▶ Text excerpt
---
May 18, 2011

  • We Need A Myth

    Funny thing. Check this out from September 24, 2008:

    "I dreamt my front tooth got chipped.  What a stupid dream."

    Lo and freaking behold. Less than three years later, my front tooth is kind of stupidly chipped. It looks like this:

    I was going to try out as Frankenstein in a local theatre production, but they said my teeth were too messed up. Even the prostitutes I frequent need an extra shot of whiskey before they'll take my 20 bucks. Look, I know, I've learned my lesson.

    Don't open packages of food, dvd cases, or safes with your teeth. Done. I won't, I promise.

    I had a great business idea today. It's related to keychains. Keychains are cool, I have quite a few. Most of them just adorn my backpack as souvenirs, but I have atleast a flash drive on my actual keys.

    But how about this:
    A keychain that is a glass vial containing a live sample of the Ebola Virus!

    You know, Ebola, aka The Black Death. The disease that killed a third of Europe and had everyone fearing walking skeletons from that point on.
---
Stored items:
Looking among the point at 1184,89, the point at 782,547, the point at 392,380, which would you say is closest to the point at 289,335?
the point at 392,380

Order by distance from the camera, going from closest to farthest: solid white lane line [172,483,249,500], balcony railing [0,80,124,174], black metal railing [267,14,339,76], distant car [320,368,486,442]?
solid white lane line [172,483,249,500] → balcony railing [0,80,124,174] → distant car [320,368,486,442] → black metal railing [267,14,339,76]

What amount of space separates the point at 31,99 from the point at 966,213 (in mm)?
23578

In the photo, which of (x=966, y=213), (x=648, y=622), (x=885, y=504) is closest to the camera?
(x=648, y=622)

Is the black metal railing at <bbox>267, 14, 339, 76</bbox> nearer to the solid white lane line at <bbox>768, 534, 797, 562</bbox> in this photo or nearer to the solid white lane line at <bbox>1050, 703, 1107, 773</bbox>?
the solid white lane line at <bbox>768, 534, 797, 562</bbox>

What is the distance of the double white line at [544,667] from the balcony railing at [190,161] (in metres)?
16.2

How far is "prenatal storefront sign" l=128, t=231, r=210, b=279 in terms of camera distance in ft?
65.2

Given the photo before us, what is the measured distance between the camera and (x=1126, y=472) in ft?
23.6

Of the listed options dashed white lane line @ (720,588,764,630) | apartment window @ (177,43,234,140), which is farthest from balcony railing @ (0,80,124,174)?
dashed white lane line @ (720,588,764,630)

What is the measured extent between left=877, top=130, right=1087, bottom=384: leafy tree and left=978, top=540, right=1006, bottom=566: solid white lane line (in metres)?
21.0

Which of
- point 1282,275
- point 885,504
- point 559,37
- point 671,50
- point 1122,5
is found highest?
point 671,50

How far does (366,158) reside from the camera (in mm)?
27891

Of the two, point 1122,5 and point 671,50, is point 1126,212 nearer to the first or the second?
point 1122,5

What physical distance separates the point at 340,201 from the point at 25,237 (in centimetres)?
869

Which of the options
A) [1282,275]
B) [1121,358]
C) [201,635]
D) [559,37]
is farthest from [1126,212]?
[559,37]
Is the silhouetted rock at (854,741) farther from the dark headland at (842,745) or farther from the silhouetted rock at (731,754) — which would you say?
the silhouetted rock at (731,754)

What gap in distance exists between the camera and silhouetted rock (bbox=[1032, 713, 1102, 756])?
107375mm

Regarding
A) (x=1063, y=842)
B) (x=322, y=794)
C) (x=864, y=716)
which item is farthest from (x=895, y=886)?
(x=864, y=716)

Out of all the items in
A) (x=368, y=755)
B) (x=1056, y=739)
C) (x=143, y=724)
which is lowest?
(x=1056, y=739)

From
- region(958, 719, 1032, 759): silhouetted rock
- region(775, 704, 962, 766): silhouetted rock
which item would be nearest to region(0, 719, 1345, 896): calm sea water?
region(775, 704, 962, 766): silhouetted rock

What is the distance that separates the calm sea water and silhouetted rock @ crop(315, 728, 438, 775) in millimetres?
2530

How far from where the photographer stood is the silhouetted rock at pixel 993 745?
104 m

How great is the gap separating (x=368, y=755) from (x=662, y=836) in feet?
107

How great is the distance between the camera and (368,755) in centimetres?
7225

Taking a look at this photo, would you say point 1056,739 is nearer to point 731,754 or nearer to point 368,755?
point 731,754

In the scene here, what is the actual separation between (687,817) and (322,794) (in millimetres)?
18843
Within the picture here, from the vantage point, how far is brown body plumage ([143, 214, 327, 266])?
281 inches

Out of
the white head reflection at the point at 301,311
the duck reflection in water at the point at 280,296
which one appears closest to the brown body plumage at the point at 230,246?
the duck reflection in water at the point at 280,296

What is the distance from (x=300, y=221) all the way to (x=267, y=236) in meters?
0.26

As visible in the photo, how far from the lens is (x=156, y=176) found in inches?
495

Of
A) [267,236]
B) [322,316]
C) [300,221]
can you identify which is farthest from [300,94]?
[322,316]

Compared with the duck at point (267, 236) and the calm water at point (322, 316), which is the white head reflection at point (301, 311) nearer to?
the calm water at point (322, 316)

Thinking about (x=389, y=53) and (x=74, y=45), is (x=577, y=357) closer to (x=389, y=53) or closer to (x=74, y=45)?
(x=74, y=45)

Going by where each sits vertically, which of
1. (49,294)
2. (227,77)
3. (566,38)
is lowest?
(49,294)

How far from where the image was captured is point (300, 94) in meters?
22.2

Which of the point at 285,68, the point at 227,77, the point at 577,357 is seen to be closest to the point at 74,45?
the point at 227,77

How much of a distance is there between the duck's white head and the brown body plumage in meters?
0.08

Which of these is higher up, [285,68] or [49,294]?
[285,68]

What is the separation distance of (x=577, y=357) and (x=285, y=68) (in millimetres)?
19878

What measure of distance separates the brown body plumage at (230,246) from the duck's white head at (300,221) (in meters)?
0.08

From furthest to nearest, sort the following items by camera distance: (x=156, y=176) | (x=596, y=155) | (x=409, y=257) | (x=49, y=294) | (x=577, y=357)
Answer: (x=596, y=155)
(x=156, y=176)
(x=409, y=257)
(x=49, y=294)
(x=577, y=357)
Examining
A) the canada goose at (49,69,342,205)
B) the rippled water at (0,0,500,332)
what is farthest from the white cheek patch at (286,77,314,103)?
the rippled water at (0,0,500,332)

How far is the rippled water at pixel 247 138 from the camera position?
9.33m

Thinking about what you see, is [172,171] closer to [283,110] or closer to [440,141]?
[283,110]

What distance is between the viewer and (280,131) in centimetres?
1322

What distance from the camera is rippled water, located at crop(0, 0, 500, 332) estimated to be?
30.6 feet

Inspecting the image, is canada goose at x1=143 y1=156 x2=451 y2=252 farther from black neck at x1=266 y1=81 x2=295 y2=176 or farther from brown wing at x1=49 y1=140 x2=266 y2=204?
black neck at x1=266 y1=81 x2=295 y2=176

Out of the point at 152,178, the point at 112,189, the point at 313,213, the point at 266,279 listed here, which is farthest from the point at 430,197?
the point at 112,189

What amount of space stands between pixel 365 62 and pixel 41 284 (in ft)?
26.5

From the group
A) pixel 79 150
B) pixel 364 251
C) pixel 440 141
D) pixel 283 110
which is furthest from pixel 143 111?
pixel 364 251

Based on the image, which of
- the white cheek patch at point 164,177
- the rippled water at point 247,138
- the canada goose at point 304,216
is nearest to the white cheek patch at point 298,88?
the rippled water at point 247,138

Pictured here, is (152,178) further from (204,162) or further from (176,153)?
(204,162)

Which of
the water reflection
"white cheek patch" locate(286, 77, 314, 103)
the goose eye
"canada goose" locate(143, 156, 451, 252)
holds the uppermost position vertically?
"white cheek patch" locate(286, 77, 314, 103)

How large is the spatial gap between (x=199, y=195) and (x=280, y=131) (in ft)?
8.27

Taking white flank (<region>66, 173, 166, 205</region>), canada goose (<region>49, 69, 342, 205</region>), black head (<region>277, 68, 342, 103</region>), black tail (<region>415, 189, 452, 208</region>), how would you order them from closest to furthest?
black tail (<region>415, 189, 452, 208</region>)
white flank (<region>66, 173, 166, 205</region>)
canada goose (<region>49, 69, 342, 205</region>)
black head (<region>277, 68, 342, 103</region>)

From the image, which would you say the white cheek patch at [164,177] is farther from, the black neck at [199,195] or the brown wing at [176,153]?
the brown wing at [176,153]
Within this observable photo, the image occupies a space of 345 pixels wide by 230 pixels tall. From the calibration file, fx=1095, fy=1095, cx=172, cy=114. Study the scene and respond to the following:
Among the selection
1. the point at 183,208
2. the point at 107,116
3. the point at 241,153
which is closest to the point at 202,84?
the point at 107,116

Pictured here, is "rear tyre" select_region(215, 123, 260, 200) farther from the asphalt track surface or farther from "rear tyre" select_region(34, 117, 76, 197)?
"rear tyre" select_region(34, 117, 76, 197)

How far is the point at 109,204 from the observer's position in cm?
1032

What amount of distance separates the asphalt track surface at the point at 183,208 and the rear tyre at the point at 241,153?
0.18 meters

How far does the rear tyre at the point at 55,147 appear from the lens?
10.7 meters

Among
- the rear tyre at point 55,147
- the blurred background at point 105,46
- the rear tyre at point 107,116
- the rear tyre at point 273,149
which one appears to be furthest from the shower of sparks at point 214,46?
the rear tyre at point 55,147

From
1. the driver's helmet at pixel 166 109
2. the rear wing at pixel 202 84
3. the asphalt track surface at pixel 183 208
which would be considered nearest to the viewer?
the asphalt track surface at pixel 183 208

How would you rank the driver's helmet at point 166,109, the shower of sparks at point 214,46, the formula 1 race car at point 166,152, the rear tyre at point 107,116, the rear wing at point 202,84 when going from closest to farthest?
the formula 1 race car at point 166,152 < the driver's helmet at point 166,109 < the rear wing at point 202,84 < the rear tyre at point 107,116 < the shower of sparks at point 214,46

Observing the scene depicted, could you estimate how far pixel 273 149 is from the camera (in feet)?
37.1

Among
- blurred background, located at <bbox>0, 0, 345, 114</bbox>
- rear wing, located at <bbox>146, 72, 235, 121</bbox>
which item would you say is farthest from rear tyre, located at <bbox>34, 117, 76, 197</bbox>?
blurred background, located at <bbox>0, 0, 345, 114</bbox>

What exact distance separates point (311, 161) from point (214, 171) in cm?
---
▶ Directions
1. Put this sentence from the blog post about a chipped tooth into Spanish: "Keychains are cool, I have quite a few."
2. Using the blog post about a chipped tooth, explain in one to three sentences why the writer didn't end up playing Frankenstein in the local theatre production.

▶ Answers by task
1. Los llaveros son geniales; tengo bastantes.

2. The people behind the production said the writer's teeth were too messed up.